TASK INSTRUCTIONS:
(a) Duplicate the part of the court order between "Citation : 2024" and "Singh, D.A.G., Haryana.", inclusive.
(b) Set down the rows exactly as they appear, from the first row through the line holding "[828,170,879,278]", inclusive. Leave the pictures out of your answer.

DOCUMENT TEXT:
--- begin ---

Citation : 2024 Latest Caselaw 9923 P&H
Judgement Date : 8 May, 2024
Neutral Citation No:=2024:PHHC:064074
IN THE HIGH COURT OF PUNJAB AND HARYANA
AT CHANDIGARH
110 CRM-M-6316-2024
Date of Decision : May 08, 2024
VIJAY KUMAR -PETITIONER
V/S
STATE OF HARYANA -RESPONDENT
CORAM: HON'BLE MR. JUSTICE KULDEEP TIWARI
Present: Mr. Sumit S. Bairagi, Advocate
for the petitioner.
Mr. Bhupender Singh, D.A.G., Haryana.
***
KULDEEP TIWARI, J. (ORAL)
1. Through this third petition, the petitioner craves for indulgence
of this Court for him being enlarged on regular bail, in case FIR No.115
dated 23.04.2021, under Sections 302, 506, 34 of the IPC, and, Section
25/54/59 of the Arms Act, 1959, registered at P.S. Ram Nagar, District
Karnal.

--- end ---

EXCERPTED RECORDS:
--- begin ---

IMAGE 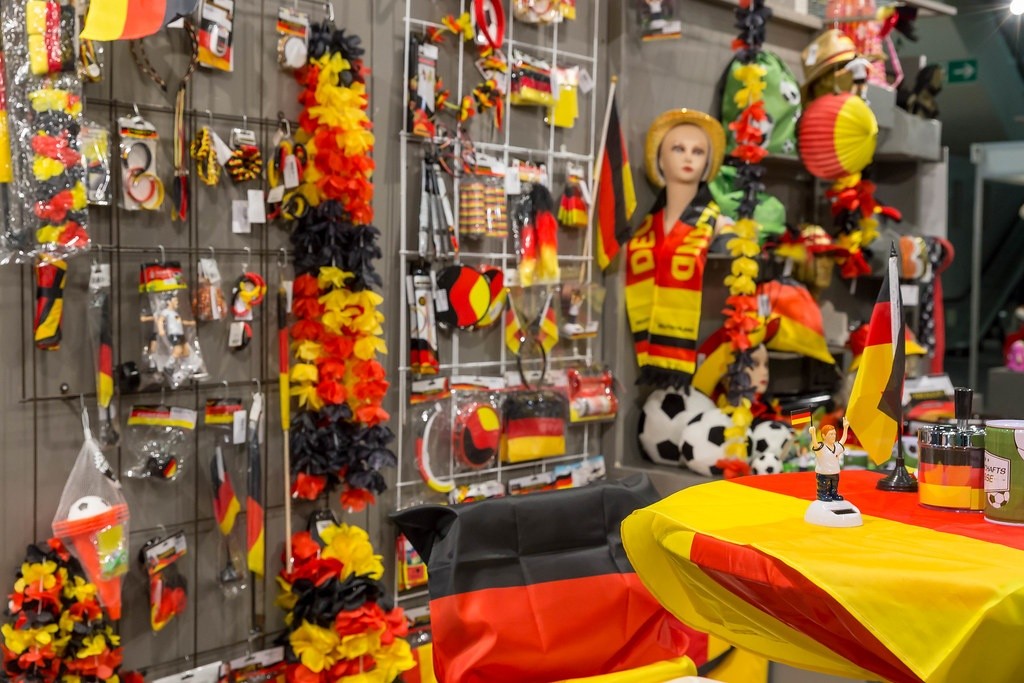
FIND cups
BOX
[984,418,1024,528]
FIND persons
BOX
[142,296,198,368]
[834,51,880,101]
[810,417,850,502]
[721,340,775,405]
[626,105,743,422]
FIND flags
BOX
[843,256,907,468]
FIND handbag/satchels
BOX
[504,336,571,461]
[717,44,805,157]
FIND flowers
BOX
[272,19,417,683]
[716,0,774,476]
[0,541,144,683]
[828,170,879,278]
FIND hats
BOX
[756,276,835,365]
[645,106,727,188]
[802,29,871,89]
[690,315,781,402]
[761,222,850,263]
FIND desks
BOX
[620,470,1024,683]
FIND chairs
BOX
[387,470,723,683]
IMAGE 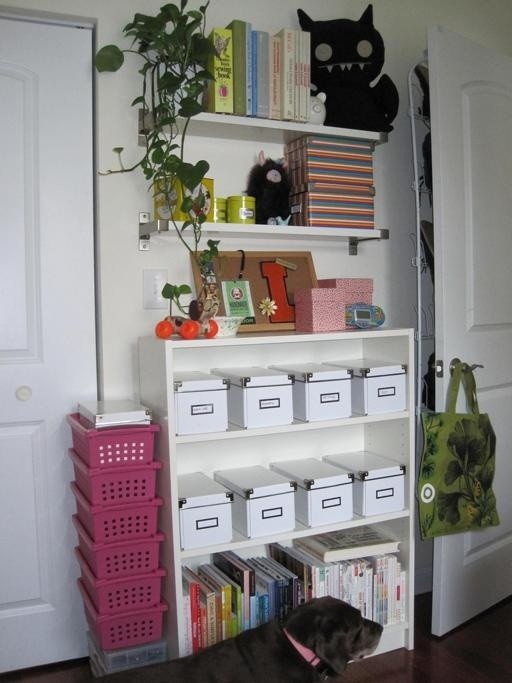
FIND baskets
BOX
[65,413,168,652]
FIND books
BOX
[182,523,406,655]
[203,19,311,123]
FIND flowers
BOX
[257,294,278,317]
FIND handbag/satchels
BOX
[417,362,500,539]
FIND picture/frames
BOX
[189,248,321,334]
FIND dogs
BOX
[80,595,383,683]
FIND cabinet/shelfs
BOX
[133,322,422,661]
[133,100,393,254]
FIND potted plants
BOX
[91,0,223,319]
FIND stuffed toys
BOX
[248,150,293,225]
[296,4,399,132]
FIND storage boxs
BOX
[291,283,349,335]
[319,277,375,310]
[288,181,378,231]
[210,363,298,432]
[267,358,357,425]
[155,174,219,227]
[272,455,356,531]
[320,355,410,418]
[278,132,375,185]
[176,469,238,553]
[323,449,410,520]
[175,367,232,438]
[86,629,168,677]
[77,396,152,462]
[211,462,299,540]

--- end ---

ANSWER LIST:
(a)
Citation : 2024 Latest Caselaw 9923 P&H
Judgement Date : 8 May, 2024
Neutral Citation No:=2024:PHHC:064074
IN THE HIGH COURT OF PUNJAB AND HARYANA
AT CHANDIGARH
110 CRM-M-6316-2024
Date of Decision : May 08, 2024
VIJAY KUMAR -PETITIONER
V/S
STATE OF HARYANA -RESPONDENT
CORAM: HON'BLE MR. JUSTICE KULDEEP TIWARI
Present: Mr. Sumit S. Bairagi, Advocate
for the petitioner.
Mr. Bhupender Singh, D.A.G., Haryana.

(b)
IMAGE 
FIND cups
BOX
[984,418,1024,528]
FIND persons
BOX
[142,296,198,368]
[834,51,880,101]
[810,417,850,502]
[721,340,775,405]
[626,105,743,422]
FIND flags
BOX
[843,256,907,468]
FIND handbag/satchels
BOX
[504,336,571,461]
[717,44,805,157]
FIND flowers
BOX
[272,19,417,683]
[716,0,774,476]
[0,541,144,683]
[828,170,879,278]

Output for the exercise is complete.